I’m paraphrasing, but a hunter more qualified than I once wrote that they always felt a little bit sad and conflicted when they were successful in killing an animal. They hinted that it was an act that forced the hunter to deal with the reality of killing for their food; a reality that was miles removed from what most experience when they buy the nice, clean stuff wrapped in plastic on a Styrofoam tray. This particular writer embraced the introspection that those feelings forced him to deal with, and argued that those feelings were as much a part of the hunt as the pursuit, the kill, and the memories. I could not (literally) have said it better myself.

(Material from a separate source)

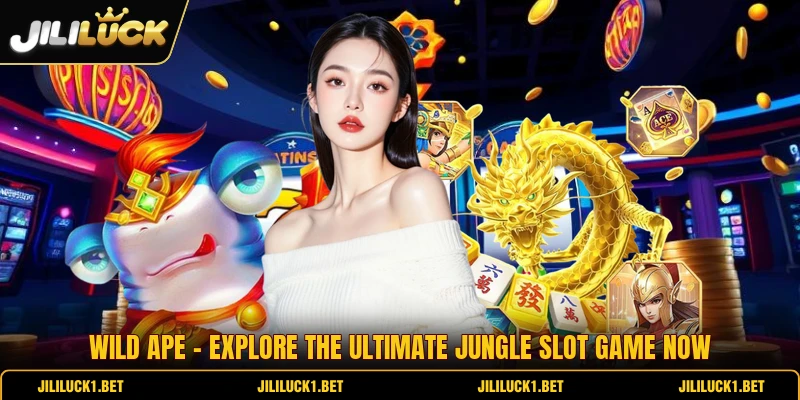 Wild Ape - Explore The Ultimate Jungle Slot Game Now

Any animal, whether it is road-killed, hunted, or processed at an industrial facility for mass consumption has a life with some value; it is certainly valuable at the very least to that specific animal, which is why respect for the resource, and an effort to minimize suffering in the act of harvesting should always be the primary concerns of a hunter. Dicey shot? Maybe don’t try it. Not sure if it’s a legal animal. Again, why risk the shot? Have a limit already sitting at home in the freezer? How badly do you need more? These are all ultimately questions that can only be answered by hunters in the moment, but it is certainly at least worth pondering them now.
And what of my original point, what of raccoon number three? Well this really bothered me for a couple of reasons. First, the utter pointlessness of this raccoon’s death. Second, the split second nature of actually seeing anything’s life instantly (and messily) doused out before one’s eyes is troubling (and if it ever stops being disturbing for me, please make sure someone commits me). Third, the response of my co-worker, who is a perfectly normal woman with no formal opposition to hunting, seemed to indicate that instead of non-hunters thinking first about the hunting community as conservationists, or of a group upholding their family and cultural traditions, the first thought was (while not malicious) of us as remorseless killers.

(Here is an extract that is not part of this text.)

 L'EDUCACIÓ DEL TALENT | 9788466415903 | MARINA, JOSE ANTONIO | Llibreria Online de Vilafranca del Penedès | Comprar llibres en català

I suppose it is all too easy for those don’t participate in hunting, or have no positive exposure to the pastime, or even those with a moral opposition to hunting at large (which is fine, I have my own moral oppositions to some things as well) to caricaturize us all as gun-toting lunatics with a “shoot first, ask questions later” mentality, as takers with no respect for the natural world, or as a bunch of rural reactionaries that are one national crisis away from starting a militia. Sadly, some in the hunting community, by their actions and the way they describe their hunting experiences, do nothing to dispel this kind of slander.

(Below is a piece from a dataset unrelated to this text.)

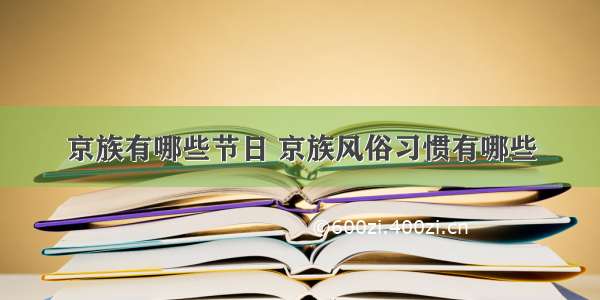 京族有哪些节日 京族风俗习惯有哪些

So the next time someone says to you “I don’t know how you could shoot that animal” or “I think being in the woods would be fun, but I just don’t think I could pull the trigger” don’t get offended, and don’t go into a chest-slappingly macho diatribe about how the world has lost touch with the natural order of predator and prey (these are responses I have seen in the past…luckily from no one in my directly associated hunting group) and just smile, say something perfunctory like “I guess we’re all different” and then maybe explain to them in an honest, humble way how it really is for you.
They might come around, they might not. But at least they dealt with a civil, polite member of the hunting community that treats the game with the respect that it deserves while simultaneously acknowledging the spectre of death that is ultimately inherent in successful hunting with reverence. Let’s try to not treat the act of killing as an act of self-definition.